Les cultes : face phénoménale des religions
Je termine ma lecture : « le libre exercice des cultes ». Les religions sont concernées en tant qu’elles s’exercent et se manifestent dans des cultes.
Je n’ai trouvé aucune occurrence du terme « religion » dans le texte de la loi, celui-ci ne recourt jamais au substantif et se contente de l’adjectif « religieux ». La loi connaît les cultes et leur exercice, elle connaît les églises et les rassemblements cultuels. Les religions sont appréhendées de la manière la plus libératrice : dans leur phénoménalité, et non dans leur intimité, dans leurs contenus, dans leur dogmatique.

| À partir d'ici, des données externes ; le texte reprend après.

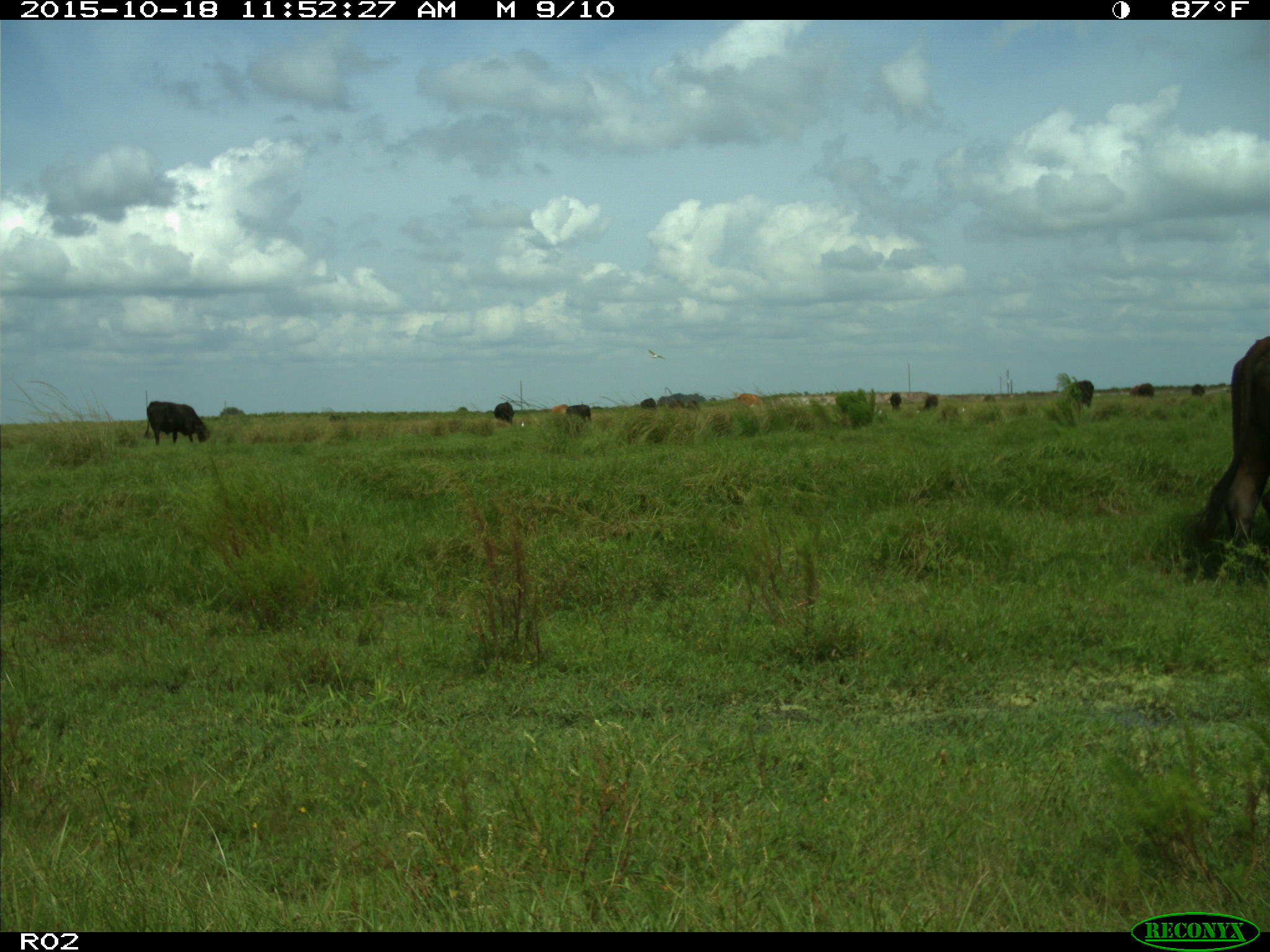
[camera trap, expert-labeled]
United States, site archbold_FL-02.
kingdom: Animalia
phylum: Chordata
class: Mammalia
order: Artiodactyla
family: Bovidae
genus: Bos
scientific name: Bos taurus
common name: domestic cow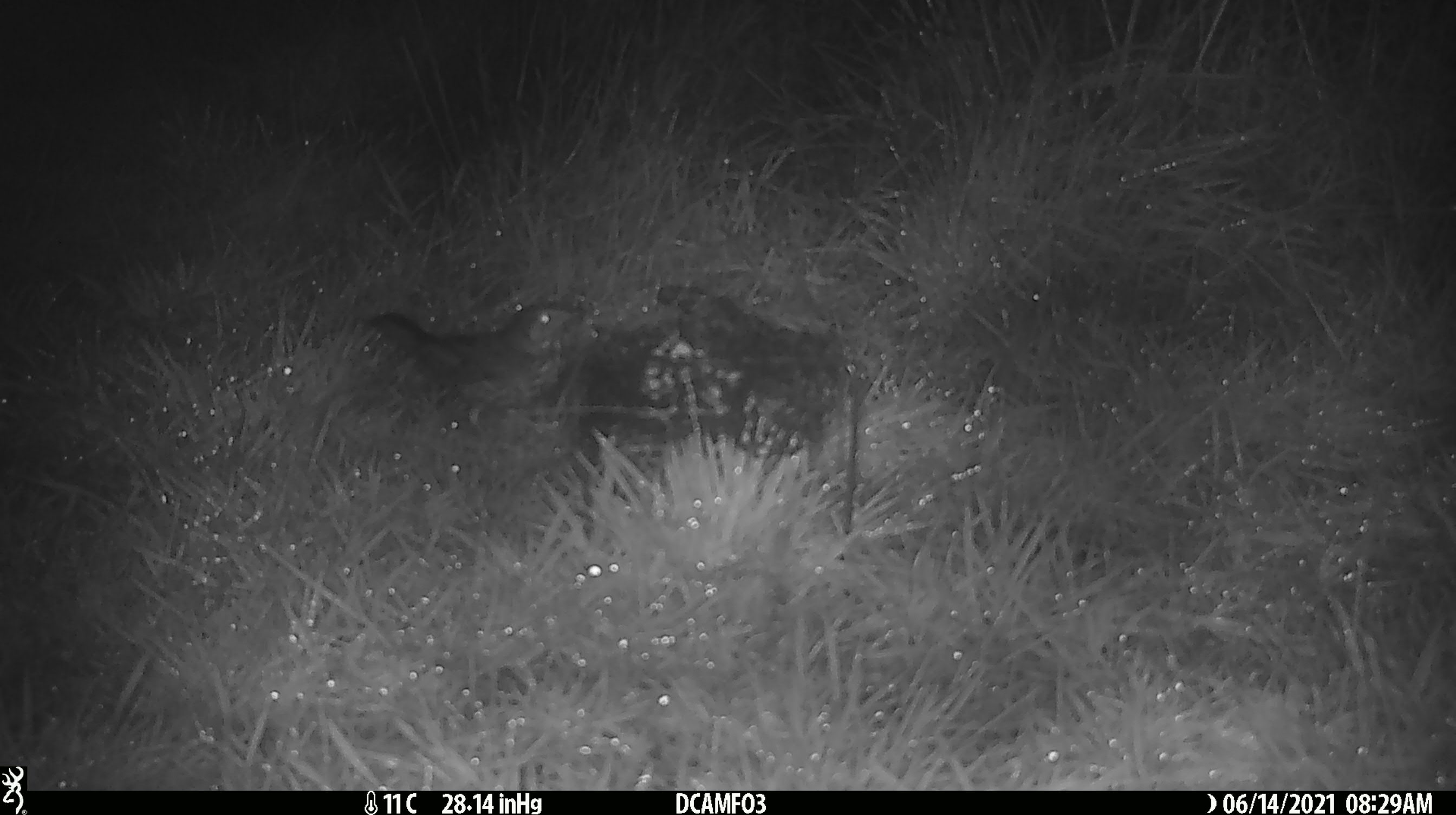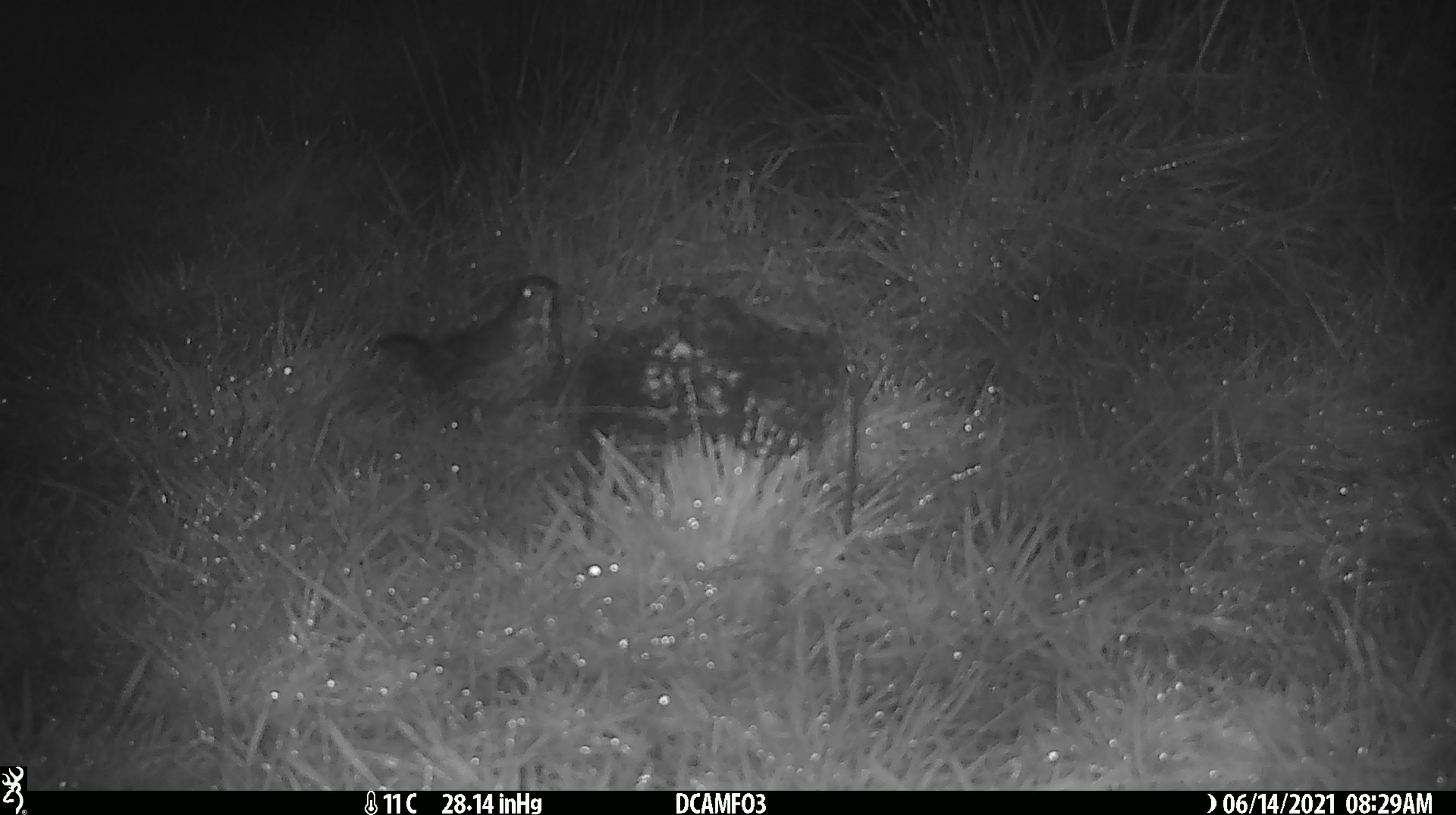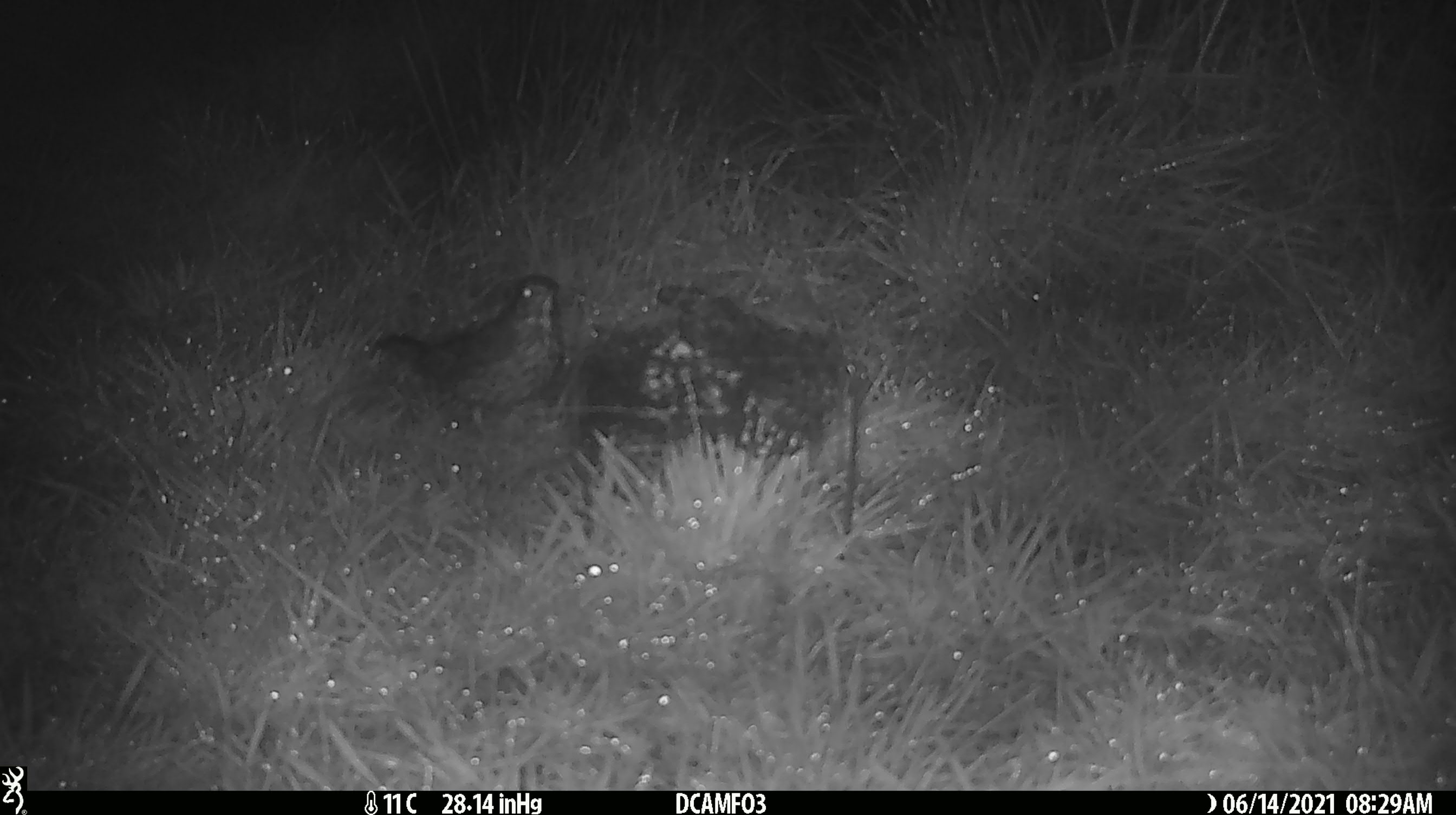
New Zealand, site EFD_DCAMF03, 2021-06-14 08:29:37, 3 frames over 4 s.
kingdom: Animalia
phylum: Chordata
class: Aves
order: Passeriformes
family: Turdidae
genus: Turdus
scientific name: Turdus philomelos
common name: song thrush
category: thrush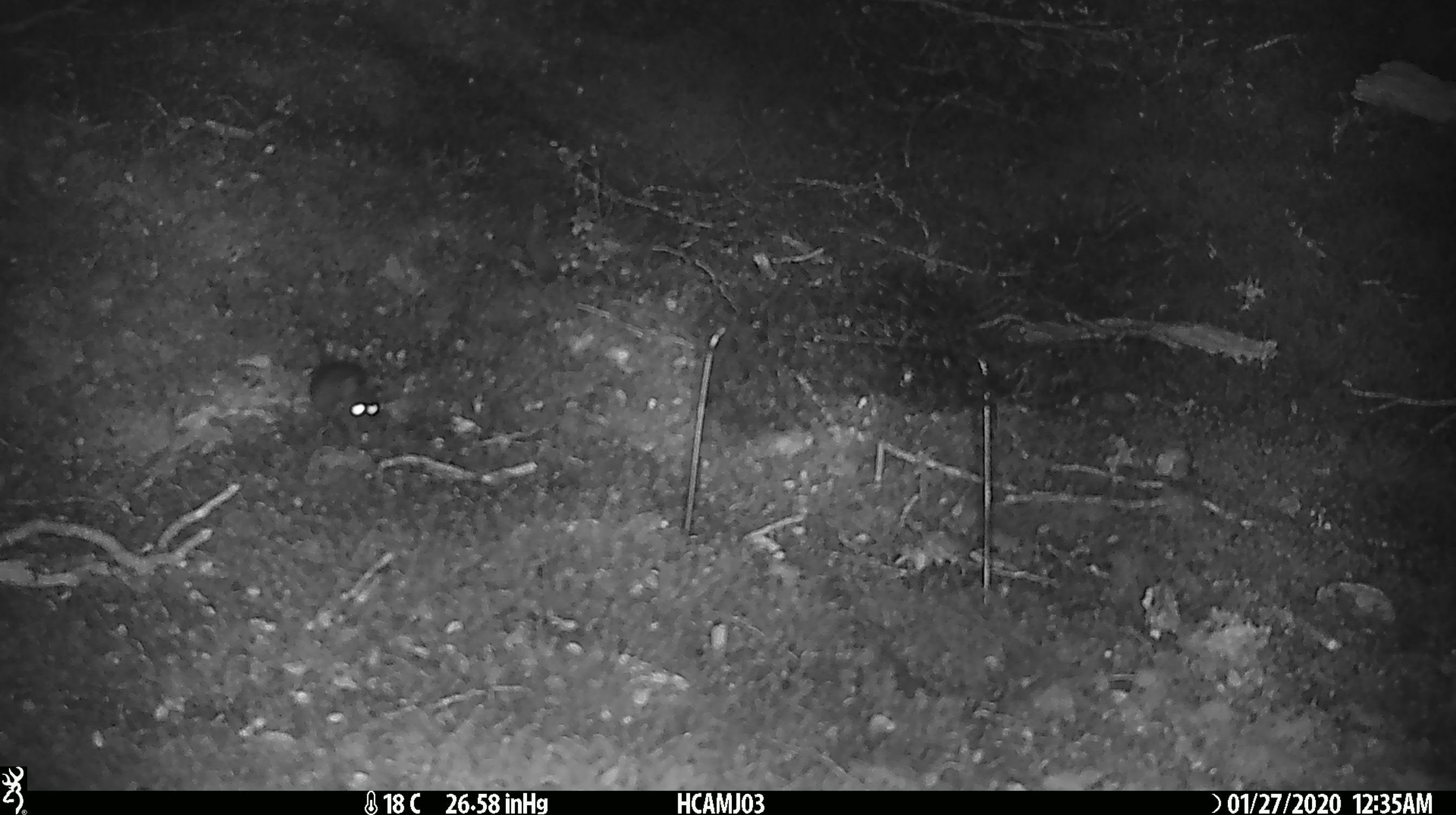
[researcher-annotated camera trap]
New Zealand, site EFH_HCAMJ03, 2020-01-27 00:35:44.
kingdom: Animalia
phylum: Chordata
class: Mammalia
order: Rodentia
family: Muridae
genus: Mus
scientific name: Mus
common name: mouse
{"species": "mouse (Mus)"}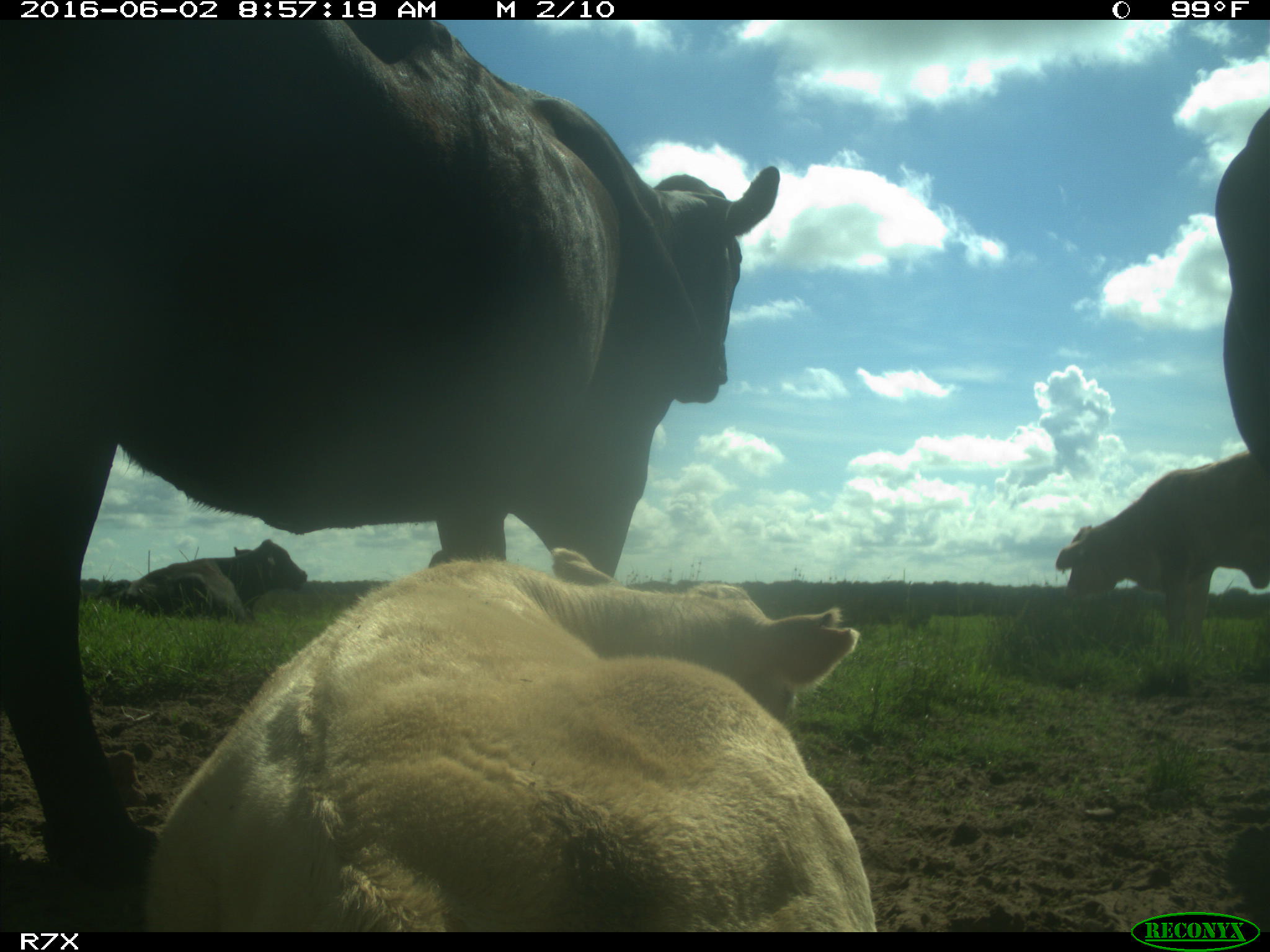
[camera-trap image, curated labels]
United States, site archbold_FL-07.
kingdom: Animalia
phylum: Chordata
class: Mammalia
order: Artiodactyla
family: Bovidae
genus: Bos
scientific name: Bos taurus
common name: domestic cow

Introduire ici la notion de religion par un substantif serait l’admettre au lexique politique sous la forme d’une substantialité qu’une puissance publique laïque s’interdit de déterminer, dans laquelle elle n’a pas à s’immiscer ; ce serait aussi en quelque sorte la reconnaître. Seuls des comportements, des actes définis, peuvent tomber sous le coup de la loi.
Enfin on peut rappeler que le mot « religion », selon l’une de ses étymologies, désigne et suppose un lien. Or le lien religieux, s’il est chronologiquement antérieur au lien institué par une association politique laïque, ne peut pas avoir sur lui primauté logique et politique. Ainsi la pauvreté volontaire du lexique, en écartant ce terme très chargé, dit en creux, derechef, le minimalisme et l’immanentisme de l’association républicaine laïque.
Notes
1 – Exemple adopté : loi du 24 août 2021 sur les agents des délégations de service public. Exemple en discussion : les accompagnateurs de sorties scolaires (voir à ce sujet sur Mezetulle https://www.mezetulle.fr/accompagnateurs-scolaires-et-port-de-signes-religieux/).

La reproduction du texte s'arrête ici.